Studio album by Junior H
- Released: 5 October 2023
- Genres: Regional Mexican; urban sierreño; pop rock; ranchera;
- Length: 60:00
- Language: Spanish
- Labels: Warner Music Latina; Rancho Humilde;
- Producers: Antonio Herrera Perez; Jimmy Humilde; Ernesto Fernandez;

Junior H chronology
| Contingente (2022) | $ad Boyz 4 Life III (2023) | DEPR</3$$ED MFKZ (2026) |

Singles from $ad Boyz 4 Life II
- "Y Lloro" Released: 6 October 2023; "$ad Boyz II" Released: 1 November 2023;

= $ad Boyz 4 Life II =

$ad Boyz 4 Life II is the eighth solo studio album by Mexican singer-songwriter Junior H. It was released on 5 October 2023, through Rancho Humilde and Warner Music Latina. A sequel to Herrera's fifth studio album, $ad Boyz 4 Life (2021), the album contains urban sierreño tracks with fusions of pop rock and ranchera sounds and features no collaborations, in which he considered as "more of an accident". It debuted at number 14 on the US Billboard 200 with 32,000 album-equivalent units, making it his biggest album debut.

== Background and composition==
Herrera did not plan on releasing a sequel album of $ad Boyz 4 Life, and had also called the album as "more of an accident" since fellow collaborators such as Peso Pluma and Natanael Cano were going to be featured on the album but "couldn't make it", ending up as a solo album. The album's release date was announced on the singer's Instagram account for pre-save on Spotify. The album blends pop rock music with regional Mexican music, with songs such as "Otro Amor" and "Miles de Rosas" having a "dreamy" sound.

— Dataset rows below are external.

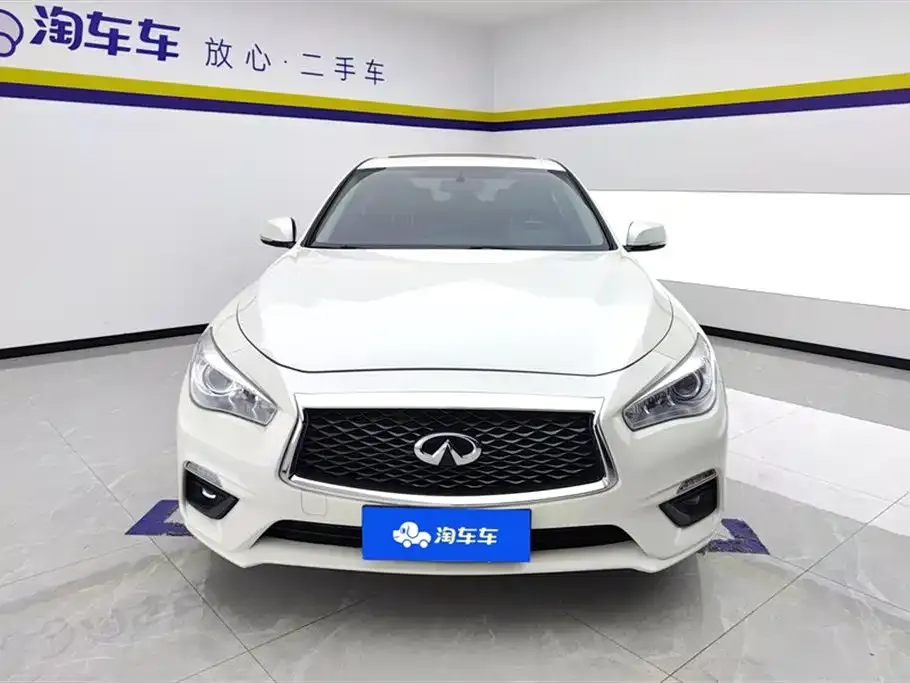 Infiniti Q50L 2023 из CN, фото 2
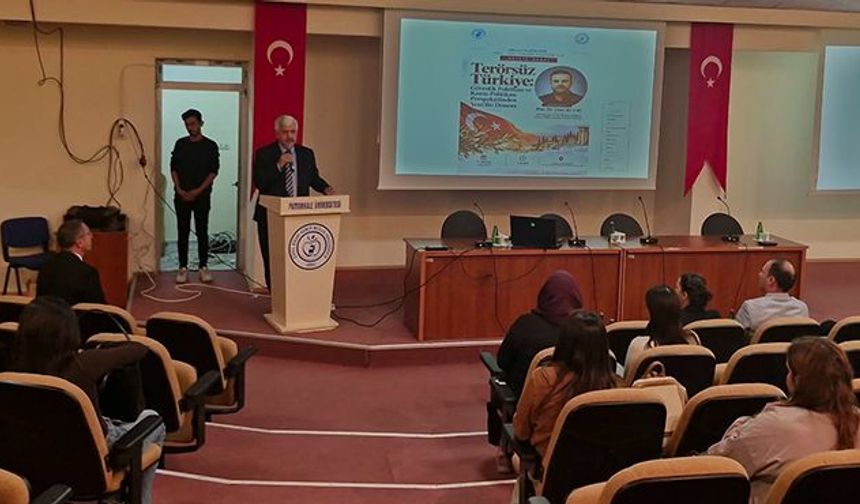 Çivril’de yeni akademik yıl "Terörsüz Türkiye" dersiyle başladı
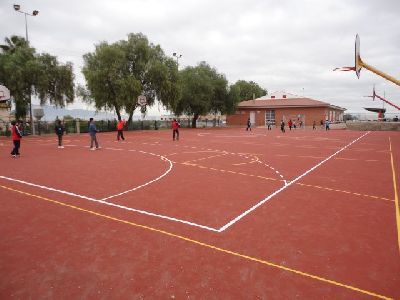 El Ayuntamiento de Lorca arregla y mejora las pistas polideportivas de Purias y Morata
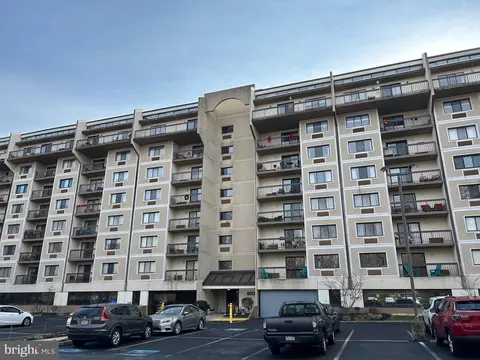 800 Avondale Rd #7M, Wallingford, PA 19086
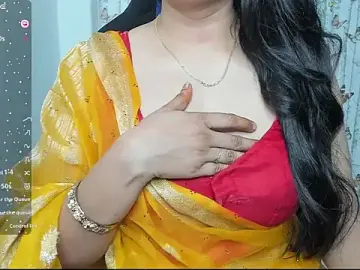 Stripchat Adult Webcam of Smiley_Riya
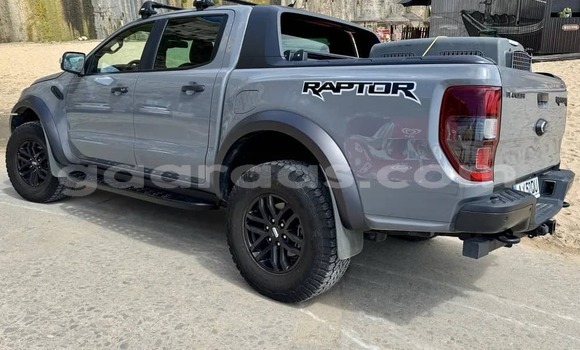 Dieundeu Occasion Ford Explorer Silver Auto in Bignona in Ziguinchor Dieundeu Occasion Ford Explorer Silver Auto in Bignona in Ziguinchor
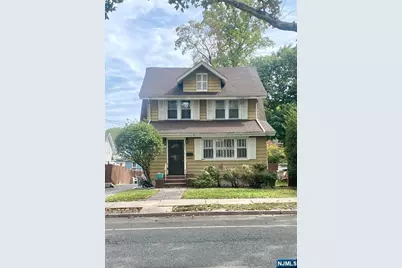 857 Garrison Avenue, Teaneck Township, NJ 07666 - Photo 3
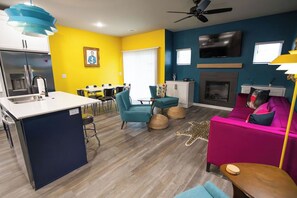 TV, fireplace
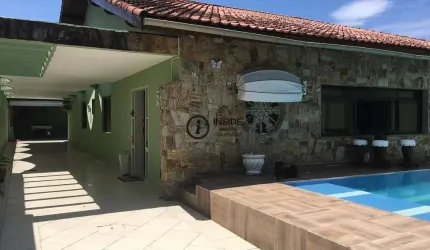 Casa com piscina e 4 quartos na praia da enseada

== Promotion and release ==
$ad Boyz 4 Life II was released on 5 October 2023 on all streaming platforms, with accompanying lyric videos for each song being uploaded onto Junior H's YouTube channel. Considered a fan favorite from the album, "Y Lloro" was released as its lead single a day later. It debuted at number 14 on the US Billboard 200 and number two on both Top Latin Albums and Regional Mexican Albums charts with 32,000 album-equivalent units.

== Track listing ==

Notes
- Every song is stylized in all capital letters. For example, "Otro Amor" is stylized as "OTRO AMOR".

$ad Boyz 4 Life track listing
| No. | Title | Writer(s) | Length |
|---|---|---|---|
| 1. | "$ad Boyz II" | Antonio Herrera Pérez; Daniel Candia; | 3:28 |
| 2. | "Rockstar" | Gael Leonardo Iñiguez Valenzuela; Jorge Jiménez Sanchez; | 2:48 |
| 3. | "Serpiente" | Herrera Pérez | 3:46 |
| 4. | "La Cherry" | Iñiguez Valenzuela | 3:32 |
| 5. | "Miéntele" | Herrera Pérez | 2:56 |
| 6. | "Y Lloro" | Iñiguez Valenzuela | 2:59 |
| 7. | "Las Noches" | Herrera Pérez | 3:46 |
| 8. | "Tres Botellas" | Iñiguez Valenzuela | 2:42 |
| 9. | "Miles de Rosas" | Herrera Pérez | 4:11 |
| 10. | "Paris" | Candia | 3:56 |
| 11. | "Otro Amor" | Herrera Pérez | 4:07 |
| 12. | "En La Peda" | Gabriel Ballesteros Abril; Iñiguez Valenzuela; | 3:54 |
| 13. | "Piénsalo" | Herrera Pérez | 4:00 |
| 14. | "A Tu Nombre" | Iñiguez Valenzuela | 4:07 |
| 15. | "Lokeron x Amor" | Herrera Pérez | 3:11 |
| 16. | "Mientras Duermes" | Herrera Pérez | 3:46 |
| 17. | "Entre Nosotros" | Iñiguez Valenzuela; Jiménez Sanchez; | 2:45 |
| Total length: |  |  | 60:00 |

==Charts==

===Weekly charts===

Weekly chart performance for $ad Boyz 4 Life II
| Chart (2023–2025) | Peak position |
|---|---|
| US Billboard 200 | 14 |
| US Regional Mexican Albums (Billboard) | 1 |
| US Top Latin Albums (Billboard) | 2 |

===Year-end charts===

2024 year-end chart performance for $ad Boyz 4 Life II
| Chart (2024) | Position |
|---|---|
| US Billboard 200 | 92 |

== Certifications ==

Certifications for $ad Boyz 4 Life II
| Region | Certification | Certified units/sales |
| Mexico (AMPROFON) | Diamond+3× Platinum | 1,120,000^{‡} |
| United States (RIAA) | 16× Platinum (Latin) | 960,000^{‡} |
^{‡} Sales+streaming figures based on certification alone.